AUSZUG:
# Harry Potter und die Heiligtümer des Todes



## Razyl (12. November 2010)

Noch 6 Tage bis endlich Harry Potter und die Heiligtümer des Todes Teil 1 in die deutschen Kinos kommt. Der 1. Teil vom finalen Band der Harry-Potter-Saga, der ein langjähriges Kapitel zumindest vorerst beenden wird. Teil 7.2 kommt ja erst im Juli des nächsten Jahres.

Was man bislang gehört hat, dass der Film gut sein soll und aufgrund der Länge sich auch recht nah am Buch orientiert, aber natürlich gibt es wieder Unterschiede, die filmtechnisch gemacht werden. Trotzdem dürfte er mit 146 Minuten der bislang längste HP-Film sein, wenn ich mich recht entsinne.

Und nun zur eigentlichen Frage: Wer geht von euch ins Kino zu Teil 7.1? Also ich bin auf jeden Fall am 18. im Kino und schau ihn mir an, was eigentlich Pflicht ist, als Fan der Serie ^.^


----------



## Arosk (12. November 2010)

Denke schon, kommt drauf an ob ich Zeit hab am 18.


----------



## Galbadia (12. November 2010)

Hab die Karten für die Vorpremiere am 17.11 um 19:45 schon gekauft. Freue mich riesig!


----------



## Tikume (13. November 2010)

Ich hab nie verstanden was nun so toll an Harry Potter sein soll. Von daher werde ich nicht ins Kino gehn dafür.


----------



## Konov (13. November 2010)

Konnte mich für Harry Potter auch nie begeistern, von daher geh ich sicherlich nicht ins Kino...

Hab nur einen Teil mal im Kino gesehen, glaube war der 5te Teil, aber bin mir nicht sicher. Bin auch nur dazu genötigt worden, mir den anzuschauen. ^^


----------



## Edou (13. November 2010)

Seit dem ersten Teil war ich stets im Kino für einen Harry Potter film und ich denke ich werde auch in den neuen gehen. Die frage ist nur wann ich Zeit dafür aufbringen kann. -.-*


----------



## Deanne (13. November 2010)

Ich habe keines der Bücher gelesen und keinen der Filme gesehen. HP interessiert mich einfach nicht. Insofern werde ich auch dieses mal nicht mit meiner Tradition brechen.


----------



## K0l0ss (13. November 2010)

Die Harry Potter Reihe hat mich in meiner Kindheit begleitet. Hab jedes Buch gelesen und jeden Film bis jetzt gesehen. Der Überfan bin ich zwar nicht, aber einfach um die Reihe komplett zu haben werde ich mir Teil 7.1 und 7.2 auch noch ansehen.

GESTELLTE AUFGABE:
Wann findet laut dem Auszug die Vorpremiere statt, für die Galbadia schon Karten gekauft hat?

GEZEIGTE EINTRÄGE:

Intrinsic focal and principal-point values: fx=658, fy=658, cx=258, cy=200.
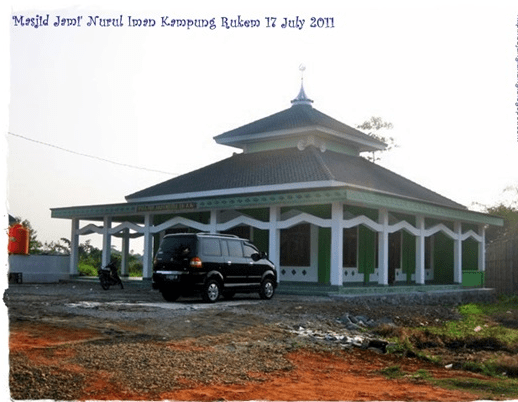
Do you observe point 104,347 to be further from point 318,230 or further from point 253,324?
point 318,230

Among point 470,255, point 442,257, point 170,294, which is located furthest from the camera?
point 470,255

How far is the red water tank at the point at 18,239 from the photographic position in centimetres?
1000

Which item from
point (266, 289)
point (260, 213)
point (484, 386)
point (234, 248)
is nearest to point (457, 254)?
point (260, 213)

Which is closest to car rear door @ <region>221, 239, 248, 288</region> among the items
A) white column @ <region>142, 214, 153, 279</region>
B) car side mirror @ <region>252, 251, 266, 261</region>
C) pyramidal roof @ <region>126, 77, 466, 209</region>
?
car side mirror @ <region>252, 251, 266, 261</region>

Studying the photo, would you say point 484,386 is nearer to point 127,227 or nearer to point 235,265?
point 235,265

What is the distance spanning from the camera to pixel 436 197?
1199 inches

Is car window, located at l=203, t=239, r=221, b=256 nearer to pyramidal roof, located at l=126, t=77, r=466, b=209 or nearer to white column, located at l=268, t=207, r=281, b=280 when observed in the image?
white column, located at l=268, t=207, r=281, b=280

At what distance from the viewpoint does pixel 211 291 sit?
16547 millimetres

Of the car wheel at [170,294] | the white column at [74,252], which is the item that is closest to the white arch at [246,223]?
the car wheel at [170,294]

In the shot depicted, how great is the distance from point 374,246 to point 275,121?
24.7ft

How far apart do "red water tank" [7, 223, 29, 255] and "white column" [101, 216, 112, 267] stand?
Result: 16537 mm

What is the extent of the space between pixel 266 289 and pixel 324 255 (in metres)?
5.54

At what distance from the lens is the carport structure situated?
2117cm

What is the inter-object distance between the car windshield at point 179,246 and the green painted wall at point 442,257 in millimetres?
16687
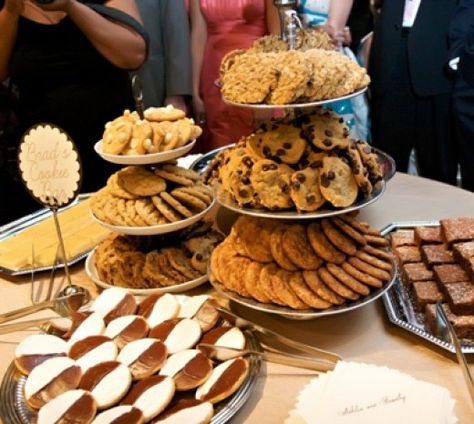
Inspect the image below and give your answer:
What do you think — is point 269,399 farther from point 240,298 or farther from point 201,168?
point 201,168

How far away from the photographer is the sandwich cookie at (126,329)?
108cm

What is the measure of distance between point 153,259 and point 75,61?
0.88 meters

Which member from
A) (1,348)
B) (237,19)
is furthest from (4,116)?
(1,348)

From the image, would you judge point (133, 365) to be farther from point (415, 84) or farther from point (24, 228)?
point (415, 84)

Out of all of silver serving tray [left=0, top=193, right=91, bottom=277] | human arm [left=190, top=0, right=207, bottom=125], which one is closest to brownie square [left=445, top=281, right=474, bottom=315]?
silver serving tray [left=0, top=193, right=91, bottom=277]

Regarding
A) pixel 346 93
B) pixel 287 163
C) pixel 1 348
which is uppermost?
pixel 346 93

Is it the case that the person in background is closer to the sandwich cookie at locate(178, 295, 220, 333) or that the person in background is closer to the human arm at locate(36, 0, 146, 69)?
the human arm at locate(36, 0, 146, 69)

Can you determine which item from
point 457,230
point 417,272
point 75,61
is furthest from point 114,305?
point 75,61

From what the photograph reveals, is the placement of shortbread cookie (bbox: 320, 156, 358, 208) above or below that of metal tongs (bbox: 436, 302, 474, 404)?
above

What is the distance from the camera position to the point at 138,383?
0.96m

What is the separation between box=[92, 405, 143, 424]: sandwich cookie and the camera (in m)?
0.88

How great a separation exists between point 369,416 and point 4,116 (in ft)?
6.93

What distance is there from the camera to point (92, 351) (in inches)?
41.0

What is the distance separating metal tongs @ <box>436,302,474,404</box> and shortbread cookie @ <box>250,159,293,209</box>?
0.34 metres
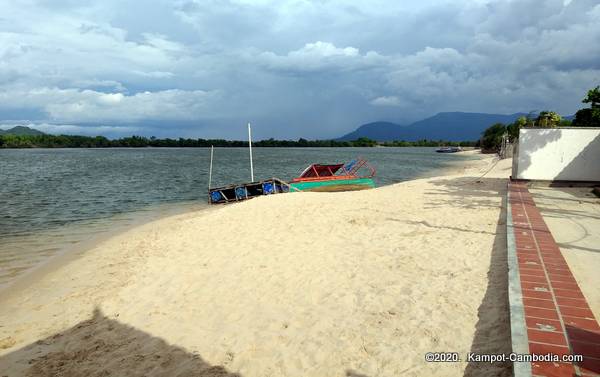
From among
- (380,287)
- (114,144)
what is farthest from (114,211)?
(114,144)

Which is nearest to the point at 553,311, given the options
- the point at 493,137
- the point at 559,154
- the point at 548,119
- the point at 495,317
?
the point at 495,317

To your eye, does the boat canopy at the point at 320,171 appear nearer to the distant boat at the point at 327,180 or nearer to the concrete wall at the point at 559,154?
the distant boat at the point at 327,180

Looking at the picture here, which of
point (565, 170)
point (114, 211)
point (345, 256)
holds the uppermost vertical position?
point (565, 170)

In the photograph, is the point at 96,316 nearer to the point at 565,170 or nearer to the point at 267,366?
the point at 267,366

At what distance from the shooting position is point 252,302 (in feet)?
19.3

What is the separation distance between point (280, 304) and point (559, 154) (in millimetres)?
14328

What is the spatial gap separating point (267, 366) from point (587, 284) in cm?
437

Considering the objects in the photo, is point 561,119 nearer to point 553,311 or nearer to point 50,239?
point 553,311

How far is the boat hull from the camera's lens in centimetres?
2193

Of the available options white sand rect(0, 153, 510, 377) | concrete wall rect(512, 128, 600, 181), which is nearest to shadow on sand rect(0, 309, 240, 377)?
white sand rect(0, 153, 510, 377)

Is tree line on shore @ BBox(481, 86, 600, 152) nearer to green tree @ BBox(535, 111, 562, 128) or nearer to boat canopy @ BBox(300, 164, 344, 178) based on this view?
green tree @ BBox(535, 111, 562, 128)

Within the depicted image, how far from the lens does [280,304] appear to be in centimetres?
569

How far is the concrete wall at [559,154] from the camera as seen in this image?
14.4 meters

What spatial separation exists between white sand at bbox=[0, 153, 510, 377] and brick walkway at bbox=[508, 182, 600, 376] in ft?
1.15
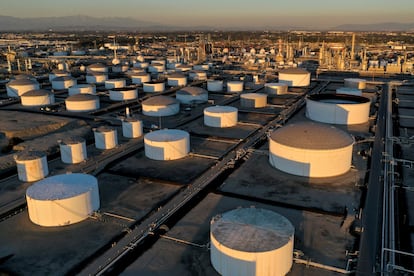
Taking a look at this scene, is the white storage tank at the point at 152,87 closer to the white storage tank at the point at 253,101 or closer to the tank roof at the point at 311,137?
the white storage tank at the point at 253,101

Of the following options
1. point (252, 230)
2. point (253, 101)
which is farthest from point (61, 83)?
point (252, 230)

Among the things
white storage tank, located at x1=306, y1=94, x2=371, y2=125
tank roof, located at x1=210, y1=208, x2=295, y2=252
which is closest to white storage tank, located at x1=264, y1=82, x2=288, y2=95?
white storage tank, located at x1=306, y1=94, x2=371, y2=125

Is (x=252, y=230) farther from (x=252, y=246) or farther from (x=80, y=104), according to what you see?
(x=80, y=104)

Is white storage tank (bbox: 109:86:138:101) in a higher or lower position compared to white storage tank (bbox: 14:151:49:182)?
higher

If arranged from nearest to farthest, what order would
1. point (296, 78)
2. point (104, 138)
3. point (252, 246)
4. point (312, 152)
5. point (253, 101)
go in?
1. point (252, 246)
2. point (312, 152)
3. point (104, 138)
4. point (253, 101)
5. point (296, 78)

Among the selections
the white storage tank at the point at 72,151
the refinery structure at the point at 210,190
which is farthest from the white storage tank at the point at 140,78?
the white storage tank at the point at 72,151

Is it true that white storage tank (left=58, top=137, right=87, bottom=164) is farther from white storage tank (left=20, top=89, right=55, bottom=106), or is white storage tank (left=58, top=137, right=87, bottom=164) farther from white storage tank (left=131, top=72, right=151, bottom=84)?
white storage tank (left=131, top=72, right=151, bottom=84)
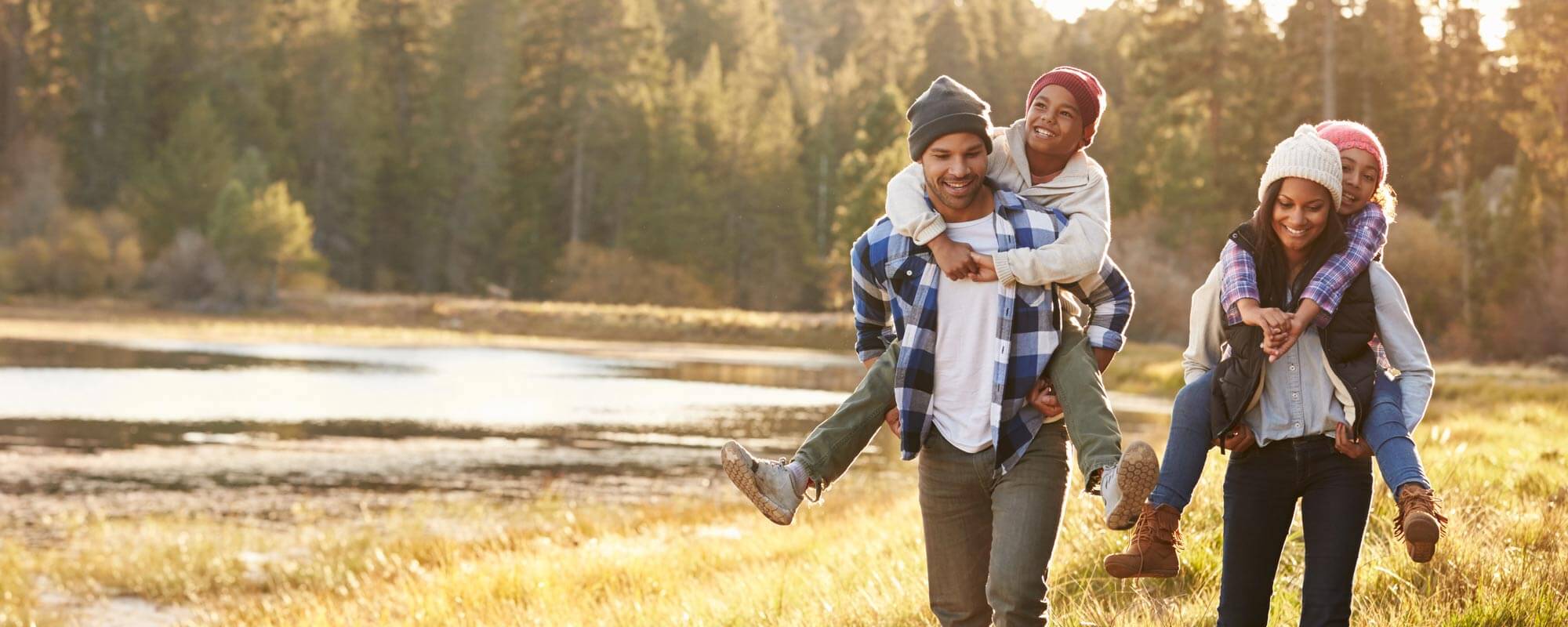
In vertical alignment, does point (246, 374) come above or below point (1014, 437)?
below

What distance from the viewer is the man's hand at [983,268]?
4094 mm

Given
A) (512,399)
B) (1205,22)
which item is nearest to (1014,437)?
(512,399)

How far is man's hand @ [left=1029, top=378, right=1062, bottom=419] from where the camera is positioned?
13.5 ft

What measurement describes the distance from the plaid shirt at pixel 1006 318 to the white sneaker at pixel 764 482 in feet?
1.20

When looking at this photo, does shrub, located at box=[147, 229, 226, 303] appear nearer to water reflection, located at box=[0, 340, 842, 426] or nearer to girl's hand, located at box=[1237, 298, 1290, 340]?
water reflection, located at box=[0, 340, 842, 426]

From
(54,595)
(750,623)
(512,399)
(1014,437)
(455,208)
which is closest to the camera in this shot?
(1014,437)

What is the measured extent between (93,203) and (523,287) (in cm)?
2029

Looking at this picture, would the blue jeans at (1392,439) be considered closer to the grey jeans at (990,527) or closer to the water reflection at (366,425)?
the grey jeans at (990,527)

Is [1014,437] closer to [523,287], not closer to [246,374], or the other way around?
[246,374]

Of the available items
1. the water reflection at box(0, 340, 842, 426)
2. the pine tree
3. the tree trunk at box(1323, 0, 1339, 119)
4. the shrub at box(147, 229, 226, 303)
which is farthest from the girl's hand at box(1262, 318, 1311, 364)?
the pine tree

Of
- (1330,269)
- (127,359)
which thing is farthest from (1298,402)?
(127,359)

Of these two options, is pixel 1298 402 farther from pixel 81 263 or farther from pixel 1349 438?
pixel 81 263

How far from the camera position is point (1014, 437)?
4.12 meters

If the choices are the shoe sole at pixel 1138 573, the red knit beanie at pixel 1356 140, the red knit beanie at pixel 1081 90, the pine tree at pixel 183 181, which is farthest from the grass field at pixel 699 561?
the pine tree at pixel 183 181
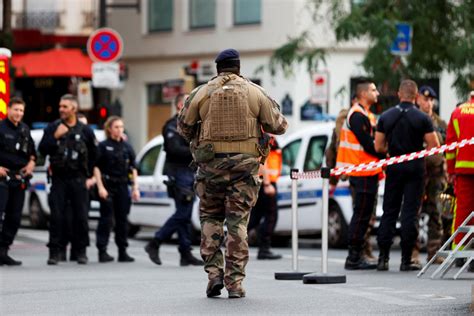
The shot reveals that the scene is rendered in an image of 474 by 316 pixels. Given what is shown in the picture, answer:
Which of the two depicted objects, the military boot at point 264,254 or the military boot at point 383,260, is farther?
the military boot at point 264,254

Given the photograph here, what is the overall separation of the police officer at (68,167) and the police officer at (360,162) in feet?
9.94

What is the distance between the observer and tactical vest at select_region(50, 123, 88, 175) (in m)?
17.1

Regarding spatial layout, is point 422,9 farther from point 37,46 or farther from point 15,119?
point 37,46

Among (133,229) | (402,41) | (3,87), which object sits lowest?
(133,229)

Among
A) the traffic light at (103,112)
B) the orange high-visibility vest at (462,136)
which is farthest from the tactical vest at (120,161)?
the traffic light at (103,112)

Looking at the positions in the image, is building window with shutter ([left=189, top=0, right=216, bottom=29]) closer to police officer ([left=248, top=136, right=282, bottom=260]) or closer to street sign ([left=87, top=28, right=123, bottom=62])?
street sign ([left=87, top=28, right=123, bottom=62])

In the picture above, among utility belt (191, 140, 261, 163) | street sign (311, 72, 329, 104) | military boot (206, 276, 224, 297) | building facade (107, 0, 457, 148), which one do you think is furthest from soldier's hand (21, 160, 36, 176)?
building facade (107, 0, 457, 148)

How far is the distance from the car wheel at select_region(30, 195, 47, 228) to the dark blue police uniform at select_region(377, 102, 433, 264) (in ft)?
40.6

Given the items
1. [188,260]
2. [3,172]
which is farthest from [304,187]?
[3,172]

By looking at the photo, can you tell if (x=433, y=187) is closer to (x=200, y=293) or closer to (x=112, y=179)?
(x=112, y=179)

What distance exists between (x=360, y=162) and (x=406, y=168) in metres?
0.71

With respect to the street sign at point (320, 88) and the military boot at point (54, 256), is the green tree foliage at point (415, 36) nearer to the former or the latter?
the street sign at point (320, 88)

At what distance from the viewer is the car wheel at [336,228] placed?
2036 centimetres

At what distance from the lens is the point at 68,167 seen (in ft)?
56.3
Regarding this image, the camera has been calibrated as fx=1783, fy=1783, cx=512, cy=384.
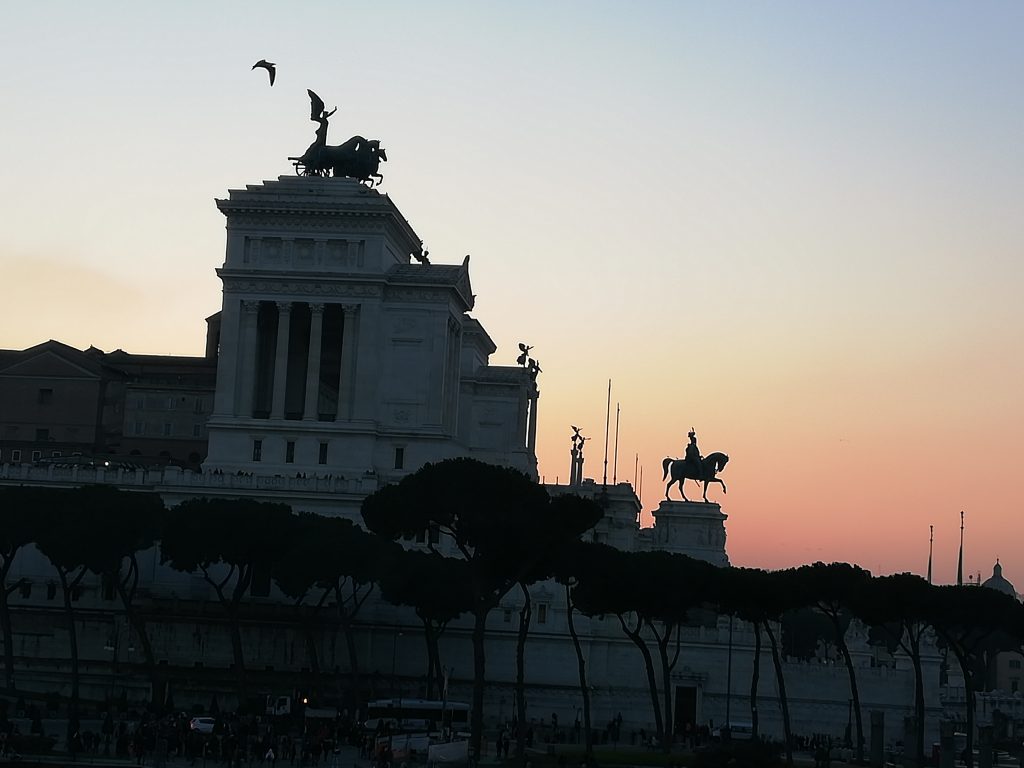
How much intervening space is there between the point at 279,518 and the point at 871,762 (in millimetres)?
38969

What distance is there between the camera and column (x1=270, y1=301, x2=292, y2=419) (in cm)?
13188

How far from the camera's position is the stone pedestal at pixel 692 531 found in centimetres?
13988

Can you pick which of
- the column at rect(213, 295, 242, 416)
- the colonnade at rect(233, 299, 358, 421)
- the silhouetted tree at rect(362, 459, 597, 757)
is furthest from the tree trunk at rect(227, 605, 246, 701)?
the column at rect(213, 295, 242, 416)

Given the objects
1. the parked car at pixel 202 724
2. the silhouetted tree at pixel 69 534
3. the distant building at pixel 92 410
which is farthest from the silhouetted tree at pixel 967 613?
the distant building at pixel 92 410

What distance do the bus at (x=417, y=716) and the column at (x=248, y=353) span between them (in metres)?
38.4

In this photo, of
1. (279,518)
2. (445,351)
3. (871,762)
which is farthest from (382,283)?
(871,762)

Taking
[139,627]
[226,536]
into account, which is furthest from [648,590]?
[139,627]

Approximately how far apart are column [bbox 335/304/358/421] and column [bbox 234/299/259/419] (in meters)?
6.63

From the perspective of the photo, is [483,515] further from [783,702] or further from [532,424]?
[532,424]

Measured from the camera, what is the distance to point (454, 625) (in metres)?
120

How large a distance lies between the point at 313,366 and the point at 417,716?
40.6m

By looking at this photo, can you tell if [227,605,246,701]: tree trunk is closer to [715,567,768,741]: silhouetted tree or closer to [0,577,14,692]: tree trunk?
[0,577,14,692]: tree trunk

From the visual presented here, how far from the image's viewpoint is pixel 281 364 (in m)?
132

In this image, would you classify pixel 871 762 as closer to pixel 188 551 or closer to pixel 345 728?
pixel 345 728
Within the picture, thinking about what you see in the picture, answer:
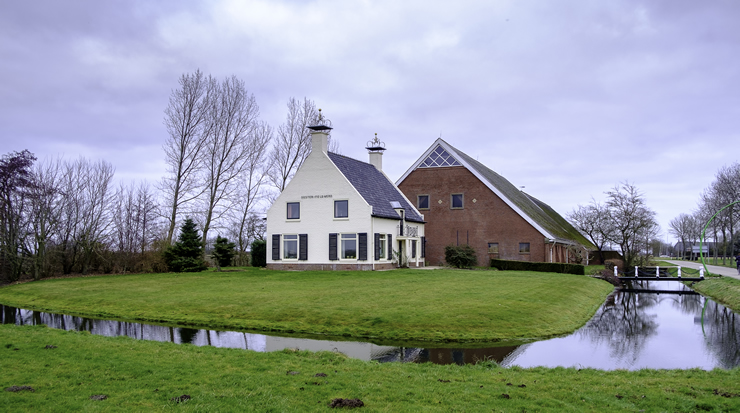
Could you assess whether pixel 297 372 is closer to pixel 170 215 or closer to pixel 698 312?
pixel 698 312

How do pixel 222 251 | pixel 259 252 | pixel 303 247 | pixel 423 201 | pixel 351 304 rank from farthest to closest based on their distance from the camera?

ERWARTETE ANTWORT:
Am 17.11 um 19:45.